Bhagwat could be partly correct to question Mother’s real motive of service to the poor. Mother was a staunch practicing Christian and she had vehemently in her lifetime conceded that “her faith in Jesus and the church was supreme” and she followed “her faith vehemently”. It is but simple that saints have the power not just to perform miracles but equally influence people by their way of life and the service towards humanity. Many must have willingly chosen to walk her path for the service she did for them. And why should not people of a democracy have that right to decide whom they want to follow or worship.
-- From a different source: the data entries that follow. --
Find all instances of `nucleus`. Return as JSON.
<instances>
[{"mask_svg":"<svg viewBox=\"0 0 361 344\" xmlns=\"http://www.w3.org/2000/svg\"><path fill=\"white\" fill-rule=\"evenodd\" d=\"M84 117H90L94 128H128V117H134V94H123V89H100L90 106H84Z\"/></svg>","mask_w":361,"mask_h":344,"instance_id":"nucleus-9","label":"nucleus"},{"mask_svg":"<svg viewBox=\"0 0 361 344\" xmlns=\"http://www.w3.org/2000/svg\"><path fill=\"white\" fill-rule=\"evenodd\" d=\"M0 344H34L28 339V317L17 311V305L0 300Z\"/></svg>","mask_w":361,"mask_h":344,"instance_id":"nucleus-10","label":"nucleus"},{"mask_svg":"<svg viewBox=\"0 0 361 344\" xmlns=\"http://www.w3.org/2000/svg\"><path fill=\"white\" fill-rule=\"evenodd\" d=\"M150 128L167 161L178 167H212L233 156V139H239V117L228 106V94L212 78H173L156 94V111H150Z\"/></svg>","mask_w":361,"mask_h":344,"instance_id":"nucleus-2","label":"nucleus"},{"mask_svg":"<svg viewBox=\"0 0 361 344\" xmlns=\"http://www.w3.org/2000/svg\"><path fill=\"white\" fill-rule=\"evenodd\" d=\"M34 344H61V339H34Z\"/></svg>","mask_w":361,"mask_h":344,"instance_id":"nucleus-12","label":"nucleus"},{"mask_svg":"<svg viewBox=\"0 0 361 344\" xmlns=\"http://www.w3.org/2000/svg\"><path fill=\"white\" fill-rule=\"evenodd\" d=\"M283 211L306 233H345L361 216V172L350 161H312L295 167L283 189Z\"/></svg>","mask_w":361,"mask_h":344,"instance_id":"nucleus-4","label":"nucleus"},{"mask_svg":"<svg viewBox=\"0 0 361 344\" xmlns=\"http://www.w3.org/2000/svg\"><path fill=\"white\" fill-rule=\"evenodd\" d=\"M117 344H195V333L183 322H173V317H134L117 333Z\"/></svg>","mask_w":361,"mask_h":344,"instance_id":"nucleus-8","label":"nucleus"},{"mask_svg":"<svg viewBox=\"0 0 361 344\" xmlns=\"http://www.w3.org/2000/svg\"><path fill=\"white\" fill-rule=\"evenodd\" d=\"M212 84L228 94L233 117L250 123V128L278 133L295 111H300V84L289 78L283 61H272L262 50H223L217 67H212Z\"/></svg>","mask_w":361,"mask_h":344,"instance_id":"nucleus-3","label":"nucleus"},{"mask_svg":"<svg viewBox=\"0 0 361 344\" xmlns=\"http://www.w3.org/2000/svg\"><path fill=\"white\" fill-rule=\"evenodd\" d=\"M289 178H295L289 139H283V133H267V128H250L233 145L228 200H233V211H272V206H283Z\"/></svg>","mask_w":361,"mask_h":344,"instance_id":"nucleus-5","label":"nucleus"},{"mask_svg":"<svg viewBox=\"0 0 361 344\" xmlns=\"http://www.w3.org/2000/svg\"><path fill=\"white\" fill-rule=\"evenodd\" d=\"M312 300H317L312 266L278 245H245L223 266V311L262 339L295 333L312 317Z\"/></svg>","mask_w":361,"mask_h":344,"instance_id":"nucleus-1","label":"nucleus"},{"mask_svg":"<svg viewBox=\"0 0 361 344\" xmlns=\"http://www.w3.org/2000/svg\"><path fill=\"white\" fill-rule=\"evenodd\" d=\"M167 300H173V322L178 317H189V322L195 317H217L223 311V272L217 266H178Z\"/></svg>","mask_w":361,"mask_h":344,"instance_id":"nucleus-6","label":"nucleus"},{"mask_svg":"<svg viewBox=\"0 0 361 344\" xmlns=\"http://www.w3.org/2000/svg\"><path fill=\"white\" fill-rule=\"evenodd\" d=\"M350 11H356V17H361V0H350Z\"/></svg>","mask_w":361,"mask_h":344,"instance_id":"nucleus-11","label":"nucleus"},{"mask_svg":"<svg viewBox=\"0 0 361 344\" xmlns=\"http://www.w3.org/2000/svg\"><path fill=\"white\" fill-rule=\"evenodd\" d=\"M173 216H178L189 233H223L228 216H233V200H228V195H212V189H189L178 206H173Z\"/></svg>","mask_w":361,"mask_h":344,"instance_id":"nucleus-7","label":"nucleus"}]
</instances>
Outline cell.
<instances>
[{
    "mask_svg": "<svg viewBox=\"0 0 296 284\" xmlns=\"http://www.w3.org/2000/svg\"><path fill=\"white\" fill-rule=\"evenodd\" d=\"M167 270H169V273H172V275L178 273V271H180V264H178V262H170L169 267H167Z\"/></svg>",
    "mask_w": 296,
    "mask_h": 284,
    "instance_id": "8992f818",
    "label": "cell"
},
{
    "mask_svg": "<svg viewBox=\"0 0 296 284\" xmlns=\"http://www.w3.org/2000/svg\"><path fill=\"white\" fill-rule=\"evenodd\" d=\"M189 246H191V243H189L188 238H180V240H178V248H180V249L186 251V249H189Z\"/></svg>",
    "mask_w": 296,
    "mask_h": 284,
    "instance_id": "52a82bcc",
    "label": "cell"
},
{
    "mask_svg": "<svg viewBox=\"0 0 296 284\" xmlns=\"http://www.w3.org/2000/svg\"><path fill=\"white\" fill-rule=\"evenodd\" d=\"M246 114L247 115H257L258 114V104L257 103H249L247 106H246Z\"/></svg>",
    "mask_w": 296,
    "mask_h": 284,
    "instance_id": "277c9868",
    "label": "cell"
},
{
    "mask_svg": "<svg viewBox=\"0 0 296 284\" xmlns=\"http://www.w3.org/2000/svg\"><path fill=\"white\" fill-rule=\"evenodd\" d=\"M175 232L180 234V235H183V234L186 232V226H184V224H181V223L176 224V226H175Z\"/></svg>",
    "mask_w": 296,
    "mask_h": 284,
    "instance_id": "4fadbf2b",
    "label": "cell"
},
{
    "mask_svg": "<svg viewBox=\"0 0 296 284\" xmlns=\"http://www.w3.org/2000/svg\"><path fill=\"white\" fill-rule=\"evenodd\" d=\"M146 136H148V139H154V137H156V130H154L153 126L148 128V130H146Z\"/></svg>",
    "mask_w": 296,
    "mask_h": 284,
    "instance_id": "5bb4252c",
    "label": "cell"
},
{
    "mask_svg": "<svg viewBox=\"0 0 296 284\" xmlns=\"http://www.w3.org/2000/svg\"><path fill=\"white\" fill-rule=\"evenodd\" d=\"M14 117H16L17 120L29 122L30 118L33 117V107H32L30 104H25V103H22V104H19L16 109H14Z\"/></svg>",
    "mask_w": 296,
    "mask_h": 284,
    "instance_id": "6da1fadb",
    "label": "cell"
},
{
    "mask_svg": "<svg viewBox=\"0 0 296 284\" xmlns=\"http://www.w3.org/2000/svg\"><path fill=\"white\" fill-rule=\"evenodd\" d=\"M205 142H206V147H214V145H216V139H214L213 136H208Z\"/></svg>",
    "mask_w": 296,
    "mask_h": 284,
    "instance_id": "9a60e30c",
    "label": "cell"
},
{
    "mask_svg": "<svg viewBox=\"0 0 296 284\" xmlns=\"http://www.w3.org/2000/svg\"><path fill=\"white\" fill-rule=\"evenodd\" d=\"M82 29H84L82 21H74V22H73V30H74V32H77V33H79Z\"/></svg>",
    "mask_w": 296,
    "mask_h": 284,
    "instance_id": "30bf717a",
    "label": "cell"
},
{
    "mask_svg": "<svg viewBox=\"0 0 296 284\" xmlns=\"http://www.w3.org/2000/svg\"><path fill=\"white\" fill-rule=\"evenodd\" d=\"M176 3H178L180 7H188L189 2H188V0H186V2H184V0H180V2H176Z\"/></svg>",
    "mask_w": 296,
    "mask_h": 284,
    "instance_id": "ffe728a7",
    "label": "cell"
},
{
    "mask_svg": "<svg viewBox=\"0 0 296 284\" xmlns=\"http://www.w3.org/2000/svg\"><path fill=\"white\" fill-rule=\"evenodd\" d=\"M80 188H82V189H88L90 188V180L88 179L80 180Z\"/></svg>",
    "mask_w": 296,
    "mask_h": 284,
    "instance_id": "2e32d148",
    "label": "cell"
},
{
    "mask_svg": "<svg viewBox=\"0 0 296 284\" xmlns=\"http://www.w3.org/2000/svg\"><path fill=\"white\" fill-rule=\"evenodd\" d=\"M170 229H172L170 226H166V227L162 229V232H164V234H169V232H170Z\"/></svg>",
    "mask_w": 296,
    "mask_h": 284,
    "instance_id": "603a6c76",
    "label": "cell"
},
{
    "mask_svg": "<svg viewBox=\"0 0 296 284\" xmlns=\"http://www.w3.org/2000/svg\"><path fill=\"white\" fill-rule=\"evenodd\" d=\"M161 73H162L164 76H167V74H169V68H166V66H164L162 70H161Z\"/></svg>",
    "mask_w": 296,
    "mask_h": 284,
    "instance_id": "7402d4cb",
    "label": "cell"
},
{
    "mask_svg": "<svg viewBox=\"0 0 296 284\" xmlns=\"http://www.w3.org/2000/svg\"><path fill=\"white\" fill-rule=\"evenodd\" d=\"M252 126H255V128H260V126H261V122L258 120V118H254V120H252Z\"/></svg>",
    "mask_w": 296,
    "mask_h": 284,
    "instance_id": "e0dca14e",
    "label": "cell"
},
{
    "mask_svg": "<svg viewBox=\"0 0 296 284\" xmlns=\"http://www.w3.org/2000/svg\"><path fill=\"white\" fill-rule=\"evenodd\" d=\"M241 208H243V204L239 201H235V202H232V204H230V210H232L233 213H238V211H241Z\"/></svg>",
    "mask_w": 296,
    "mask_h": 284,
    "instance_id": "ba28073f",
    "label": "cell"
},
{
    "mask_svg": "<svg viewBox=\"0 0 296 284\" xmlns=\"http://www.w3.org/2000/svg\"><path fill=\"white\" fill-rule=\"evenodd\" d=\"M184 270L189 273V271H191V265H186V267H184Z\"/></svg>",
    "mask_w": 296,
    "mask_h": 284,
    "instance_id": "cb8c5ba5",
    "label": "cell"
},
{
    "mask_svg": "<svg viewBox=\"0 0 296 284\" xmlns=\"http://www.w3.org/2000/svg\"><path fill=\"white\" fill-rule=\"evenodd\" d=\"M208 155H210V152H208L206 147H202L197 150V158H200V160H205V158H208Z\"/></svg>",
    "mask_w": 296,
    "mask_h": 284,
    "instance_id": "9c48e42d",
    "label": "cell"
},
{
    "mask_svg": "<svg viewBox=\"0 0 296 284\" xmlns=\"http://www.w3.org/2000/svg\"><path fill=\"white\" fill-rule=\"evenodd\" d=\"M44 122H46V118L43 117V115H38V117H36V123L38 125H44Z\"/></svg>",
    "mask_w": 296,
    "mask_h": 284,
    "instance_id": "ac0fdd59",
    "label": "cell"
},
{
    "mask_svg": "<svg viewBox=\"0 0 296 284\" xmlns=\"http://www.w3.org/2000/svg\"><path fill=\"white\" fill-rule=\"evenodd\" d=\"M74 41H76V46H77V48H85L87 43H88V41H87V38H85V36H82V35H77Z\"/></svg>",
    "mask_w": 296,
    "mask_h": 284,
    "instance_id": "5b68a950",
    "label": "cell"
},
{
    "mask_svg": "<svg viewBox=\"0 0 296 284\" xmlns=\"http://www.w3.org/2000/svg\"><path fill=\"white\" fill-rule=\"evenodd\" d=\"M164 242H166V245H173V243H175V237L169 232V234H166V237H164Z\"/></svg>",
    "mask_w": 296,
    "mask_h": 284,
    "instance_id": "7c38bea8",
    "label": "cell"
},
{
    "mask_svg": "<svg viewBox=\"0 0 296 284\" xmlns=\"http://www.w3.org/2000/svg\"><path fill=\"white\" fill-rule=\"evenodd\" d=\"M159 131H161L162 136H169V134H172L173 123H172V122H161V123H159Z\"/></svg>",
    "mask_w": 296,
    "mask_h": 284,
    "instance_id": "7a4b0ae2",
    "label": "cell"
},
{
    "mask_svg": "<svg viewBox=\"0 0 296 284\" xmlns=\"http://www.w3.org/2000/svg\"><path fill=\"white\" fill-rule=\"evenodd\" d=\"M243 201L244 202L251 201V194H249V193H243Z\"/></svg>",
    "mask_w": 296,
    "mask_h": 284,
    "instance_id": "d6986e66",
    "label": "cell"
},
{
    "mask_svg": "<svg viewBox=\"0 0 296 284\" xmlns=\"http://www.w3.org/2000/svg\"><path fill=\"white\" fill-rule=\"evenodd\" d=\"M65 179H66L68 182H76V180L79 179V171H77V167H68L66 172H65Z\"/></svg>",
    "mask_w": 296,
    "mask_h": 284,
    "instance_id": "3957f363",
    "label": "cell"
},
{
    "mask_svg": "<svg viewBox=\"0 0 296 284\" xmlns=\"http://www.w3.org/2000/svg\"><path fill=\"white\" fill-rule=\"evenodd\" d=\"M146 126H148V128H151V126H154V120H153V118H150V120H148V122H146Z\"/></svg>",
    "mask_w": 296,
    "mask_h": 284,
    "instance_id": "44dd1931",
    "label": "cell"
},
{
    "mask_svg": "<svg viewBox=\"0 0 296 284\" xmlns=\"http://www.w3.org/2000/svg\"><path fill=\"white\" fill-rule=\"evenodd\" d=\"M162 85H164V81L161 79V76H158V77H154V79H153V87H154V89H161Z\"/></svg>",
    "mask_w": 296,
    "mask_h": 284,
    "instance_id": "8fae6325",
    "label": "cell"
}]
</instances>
“Her aura is immense. It was her call that made me a nun of the order” says Sr. Deena M.C who took to conversion by choice to follow the leader of the order. Finally Sunita Kumar refuting all charges adds, “Mother practiced a philosophy of humanity where she never asked her followers to convert to her faith. I prayed with her in the same chapel where she always asked me to pray the way I knew”. “She has always been the saint as I know her”.
Ironically, all her followers decided to follow her by being touched by her ability to perform humanly service towards people. But Mother Teresa is a saint today for some miracles that many might find doubtful. Her service towards human kind is known to everyone yet nineteen years after her death she is questioned for her motive to do service and not for her miracles. Also the fact remains that the making of a saint in today’s world is also by virtue of performing miracles and not necessarily by the constant tedious hard work for the betterment of humanity.